No. 24 – Rīgas Zeļļi
- Position: Power forward / center
- League: LEBL

Personal information
- Born: 21 January 1988 (age 37) Gulbene, Latvia, Soviet Union
- Nationality: Latvian
- Listed height: 2.08 m (6 ft 10 in)
- Listed weight: 108 kg (238 lb)

Career information
- Playing career: 2006–present

Career history
- 2006–2008: ASK Rīga
- 2008–2009: VEF Rīga
- 2009–2010: Qalat Cajasol
- 2010–2011: Lobe Huesca
- 2011: Lagun Aro GBC
- 2011–2012: Girona
- 2012–2013: Sutor Montegranaro
- 2013–2014: Khimik
- 2014–2015: Kalev/Cramo
- 2015: UNICS Kazan
- 2015–2016: Kalev/Cramo
- 2016–2017: Uşak Sportif
- 2017: VEF Rīga
- 2017–2018: Gaziantep Basketbol
- 2018–2019: Ifaistos Limnou
- 2019–2020: Anwil Włocławek
- 2020–2021: Stelmet Zielona Góra
- 2021–2022: Nizhny Novgorod
- 2022–2023: Trefl Sopot
- 2023–2025: Gaziantep Basketbol
- 2025–present: Rīgas Zeļļi

Career highlights and awards
- VTB United League Sixth Man of the Year (2021); All-VTB United League First Team (2021); All-PLK Team (2021); 3x Polish Cup winner (2020, 2021, 2023); Polish Supercup winner (2019); KML champion (2016); KML Finals MVP (2016);

= Rolands Freimanis =

Latvian basketball player (born 1988)

Rolands Freimanis (born 21 January 1988) is a Latvian professional basketball player who plays for the Rīgas Zeļļi of the Latvian-Estonian Basketball League. He plays at the power forward and center positions.

==Professional career==
Born in Gulbene, Latvia, Freimanis started his career with ASK Rīga where he played until 2008. For the 2008–09 season he went to BK VEF Rīga. After one season there his contract was bought-out by CB Sevilla as he spent next season playing for their farm-club Qalat Cajasol. Following two years from 2010 till 2012 he played in LEB Gold league with short stint in Spanish ACB League with Lagun Aro GBC.

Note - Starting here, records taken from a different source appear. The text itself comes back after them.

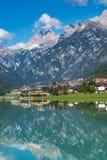 Sjö Santa Caterina eller Auronzo sjö i landskapet av Belluno, Italien royaltyfri fotografi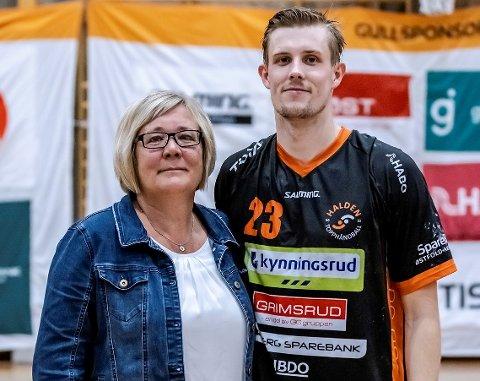 HOLDT LØFTET: Jonas Jensen hadde lovet mamma Line seier. Det så dårlig ut lenge, men en magisk andreomgang sikret ulvejubel.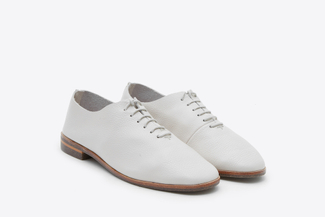 1030-2 Beige Lace Up Front Chukka Oxfords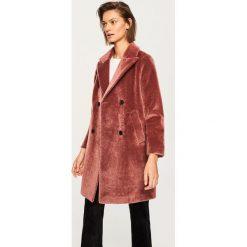 Płaszcz ze sztucznego futra - Fioletowy. Fioletowe płaszcze damskie Reserved. Za 249,99 zł.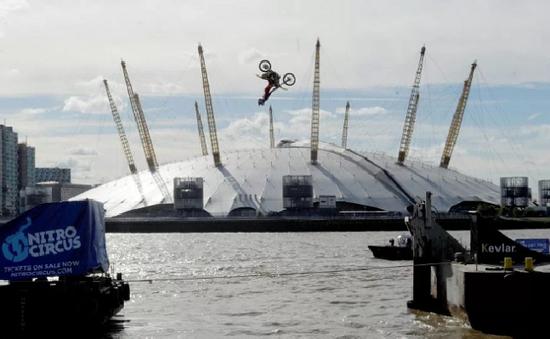 Biểu diễn mô tô mạo hiểm bay qua hai sà lan trên sông Thames, Anh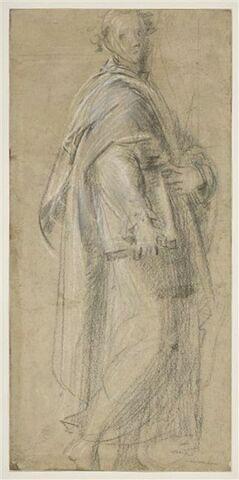 Homme debout drapé, tenant un livre sous le bras, appuyé sur son corps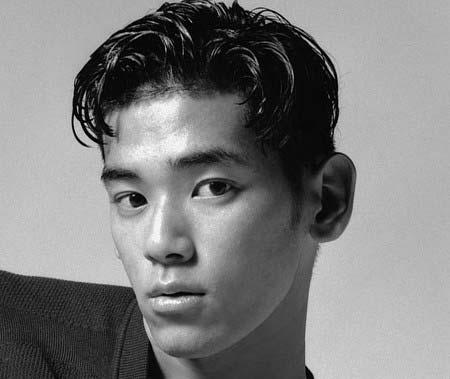 本木雅弘の息子・内田雅樂(UTA)がパリコレデビュー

Before the 2012–13 season, Freimanis joined Sutor Montegranaro of the Lega Basket Serie A. On 1 September 2013 he signed with Ukrainian team Khimik. He had strong season with Khimik that included making Eurocup quarterfinals for the first time in club history as well as reaching Ukrainian League finals. Also, Freimanis showed loyalty to his club as he stayed with team despite difficult political situation in Ukraine.

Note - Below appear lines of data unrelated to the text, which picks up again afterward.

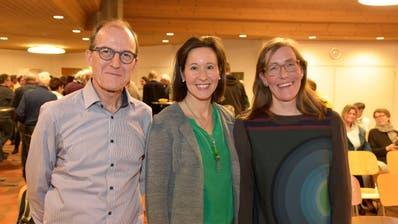 Präsident Thomas Siegfried freut sich mit Christina Traber-Vogel und Martina Seger-Bertschi über die Wahl. ((Bild: Mario Testa))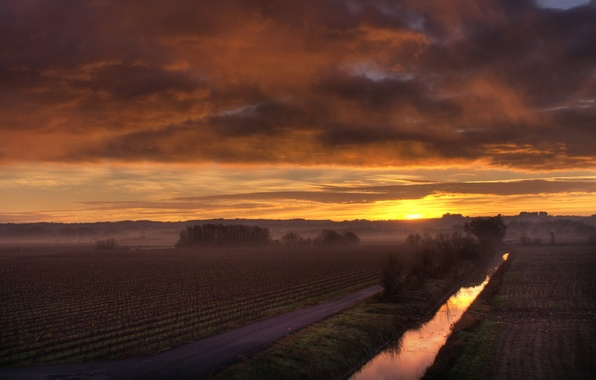 Picture field, the sun, fog, dawn, morning, channel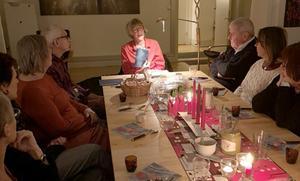 Leg psykolog/leg psykoterapeut Gunilla Johansson läste ur sin bok Arvid, ett människoöde, på Föreningen för legitimerade psykoterapeuter i Jämtlands läns grötmöte. Foto: Gunnar Hultin
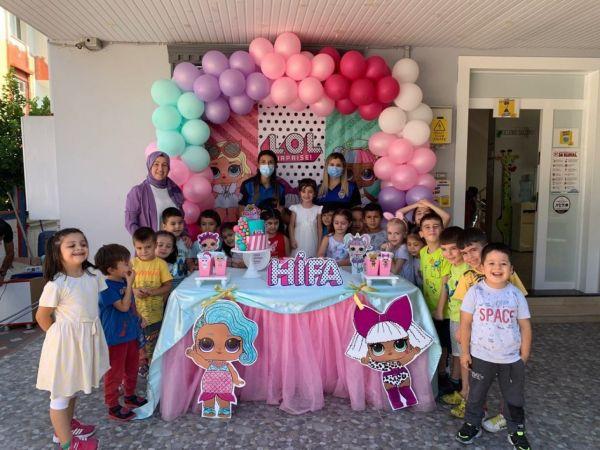 Polisler şehit Ahmet Oruç'un kızının doğum gününü kutladı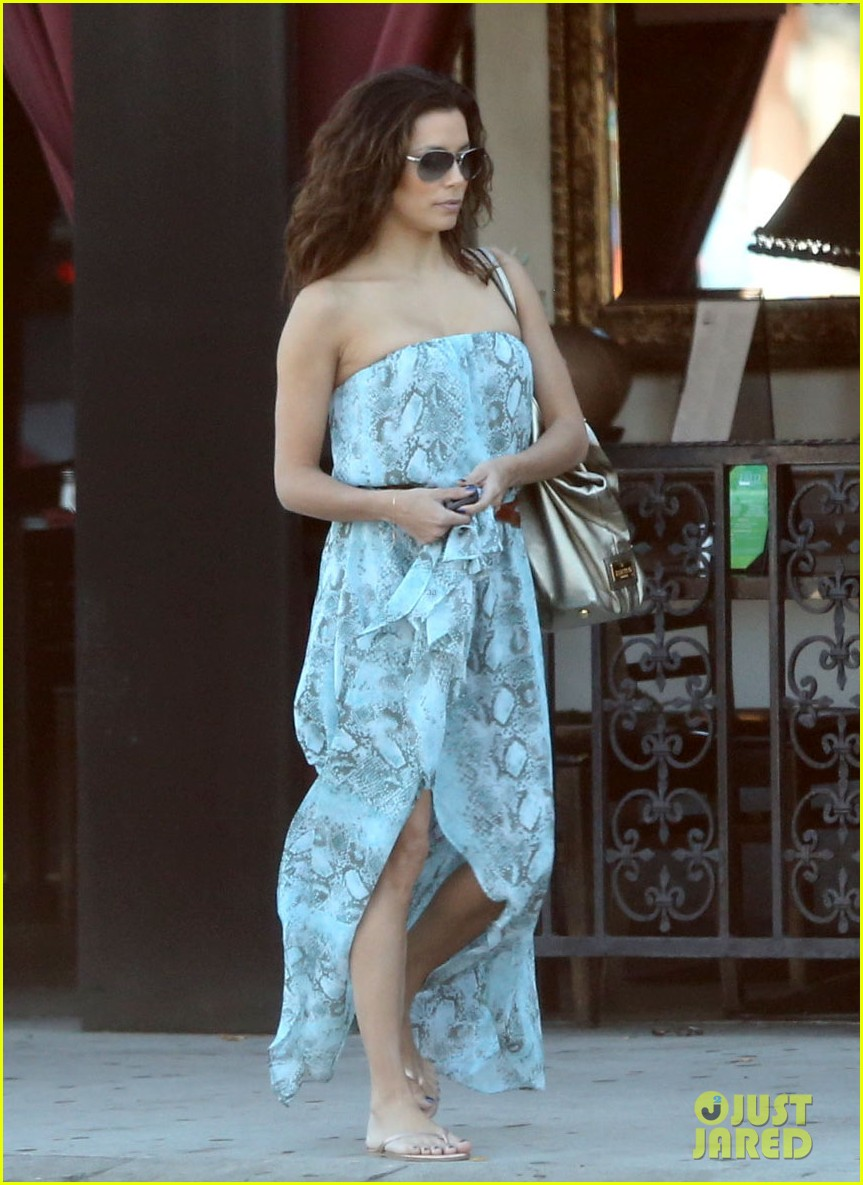 eva longoria leggy lunch in sherman oaks 19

On 26 August 2014, right after completing summer with Latvian National Team Freimanis joined pre-season training camp of Spanish team Baskonia. On 30 October 2014 Freimanis signed with Estonian champion BC Kalev/Cramo. Freimanis played great basketball for Kalev/Cramo, averaging 18.9 points and 6.4 rebounds in the VTB United League when his contract was bought-out by Russian powerhouse UNICS Kazan. On 23 January 2015 he officially signed with UNICS Kazan. Next season he went back to Estonia, signing with Kalev/Cramo. At the end of the season he became Estonian champion and was named Finals MVP.

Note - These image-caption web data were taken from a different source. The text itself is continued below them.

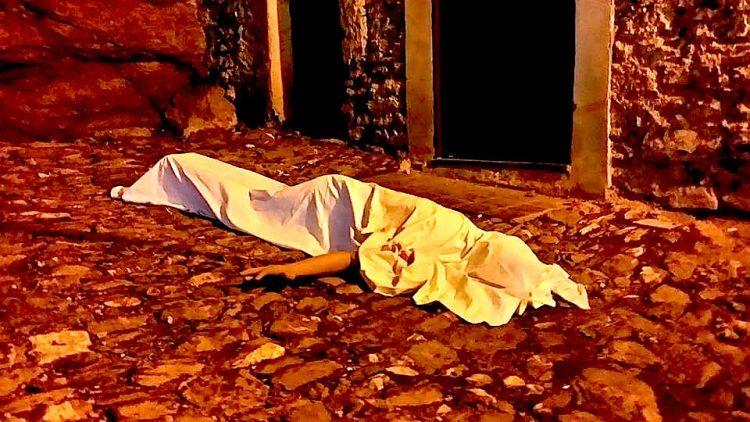 un cadavere durante halloween a triora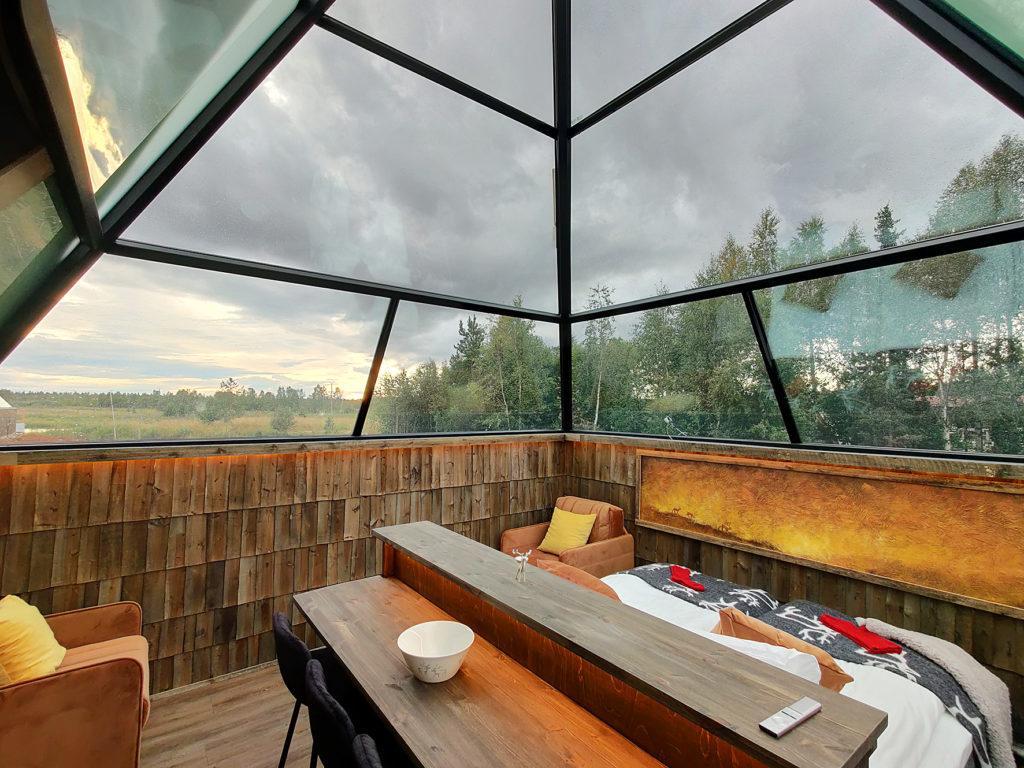 Gay/LGBTQ friendly glass-roofed Aurora Pyramids in Levi Finland , sateenkaariystävällinen Suomi yhteisön jäsen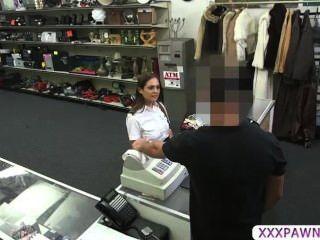 Travieso Asistente De Vuelo Necesita Dinero Y Peones Su Coño De Efectivo Duro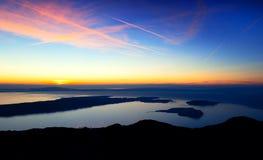острова над заходом солнца моря Стоковые Изображения RF
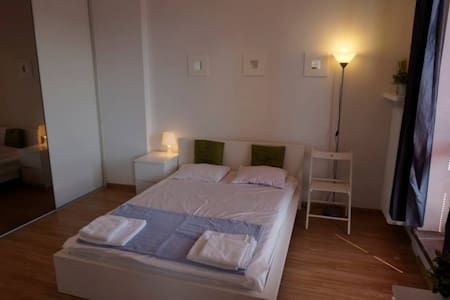 Double bed with privat bathroom, 15min to Central - Zürich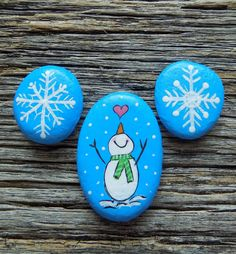 Mini Hand Painted Rocks, Decorative Accent Stone, Paperweight by HeartandSoulbyDeb on Etsy Mandala Painting, Pebble Painting, Stone Painting, Christmas Craft Fair, Christmas Rock, Christmas Decor, Painted Rocks Craft, Hand Painted Rocks, Painted Stones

Freimanis spent the 2017-18 season with Gaziantep of the Turkish league, averaging 8.1 points and 3.9 rebounds per game. He signed with Ifaistos Limnou of the Greek Basket League on 10 August 2018.

On 13 August 2019 he signed with Anwil Włocławek of the Polish Basketball League.

On 28 September 2020 Freimanis signed with Stelmet Zielona Góra.

On 2 August 2021 he signed with Nizhny Novgorod of the VTB United League.

On 4 July 2022 he signed with Trefl Sopot of the Polish Basketball League.

On September 29, 2023, he signed with Gaziantep Basketbol of the Türkiye Basketbol Ligi (TBL).

==National team career==
He made his Latvian national basketball team debut on 27 June 2007.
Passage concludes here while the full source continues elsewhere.